Is something like the following snippet valid (where the entire warp is coalesced)
(array is of ulong4[])
ulong4 output;
coalesced_group active = coalesced_threads();
if (active.thread_rank() % 2)
output = array[id];
else
{
output.x = active.shfl_down(output.x, 1);
output.y = active.shfl_down(output.y, 1);
output.z = active.shfl_down(output.z, 1);
output.w = active.shfl_down(output.w, 1);
}
I’d like each odd thread in the warp to load in some data from “array” and the have each even thread copy that data. Each odd/even pair of threads in the warp should have the same data.
Basically, each odd thread should copy its higher next door neighbours data.
Currently, my results are unexpected but I don’t see what the problem is with this.

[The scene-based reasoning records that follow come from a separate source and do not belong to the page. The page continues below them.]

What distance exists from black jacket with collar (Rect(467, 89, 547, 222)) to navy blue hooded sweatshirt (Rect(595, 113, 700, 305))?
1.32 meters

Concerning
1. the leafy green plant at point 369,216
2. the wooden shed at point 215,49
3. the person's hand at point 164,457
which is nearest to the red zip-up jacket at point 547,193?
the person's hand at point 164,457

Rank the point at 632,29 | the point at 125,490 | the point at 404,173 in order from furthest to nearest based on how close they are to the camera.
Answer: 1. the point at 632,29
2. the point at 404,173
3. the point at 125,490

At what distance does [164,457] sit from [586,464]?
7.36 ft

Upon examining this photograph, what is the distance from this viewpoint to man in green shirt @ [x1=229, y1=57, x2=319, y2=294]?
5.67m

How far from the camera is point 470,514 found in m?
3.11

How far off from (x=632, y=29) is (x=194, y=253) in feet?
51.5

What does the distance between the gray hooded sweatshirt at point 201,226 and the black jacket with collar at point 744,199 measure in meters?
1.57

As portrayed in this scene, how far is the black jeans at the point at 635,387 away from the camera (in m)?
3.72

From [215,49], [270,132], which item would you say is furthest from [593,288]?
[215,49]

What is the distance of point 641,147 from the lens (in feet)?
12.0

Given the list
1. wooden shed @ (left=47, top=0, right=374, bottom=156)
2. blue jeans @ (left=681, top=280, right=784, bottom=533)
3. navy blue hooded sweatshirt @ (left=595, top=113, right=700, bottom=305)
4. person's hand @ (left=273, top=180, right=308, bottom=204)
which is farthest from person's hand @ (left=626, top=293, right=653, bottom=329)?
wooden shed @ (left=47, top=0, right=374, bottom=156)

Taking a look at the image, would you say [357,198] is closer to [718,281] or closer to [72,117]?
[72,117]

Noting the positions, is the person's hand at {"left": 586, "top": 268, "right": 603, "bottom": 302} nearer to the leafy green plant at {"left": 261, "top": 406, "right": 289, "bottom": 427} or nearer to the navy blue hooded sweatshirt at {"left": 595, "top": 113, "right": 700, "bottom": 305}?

oh, sorry, i edited my message. that said, i’m pretty sure that it will make your program slower compared to straightforward solution. check cuda manual for description of coalesced access. if two lanes of the same warp reads the same memory address, data are just replicated in the load engine. traffic will be the same, and single output = array[id] assignment with right id will be faster than the same assignment prepended by if, all the more so than the full your or mine code
Note that for a shuffle transfer to be valid for a particular lane, both source and destination lanes must be participating in the shuffle operation. Since even and odd lanes are involved here, all 32 threads in the warp must participate.
Note that the load operation here may be affected on windows vs. linux. On windows, ulong4 is a vector type of four 32-bit quantities (which can be pulled in a single vector load per thread). On linux it is a vector type of four 64-bit quantities (which cannot be done in a single vector load per thread). This will have an effect on the load operation.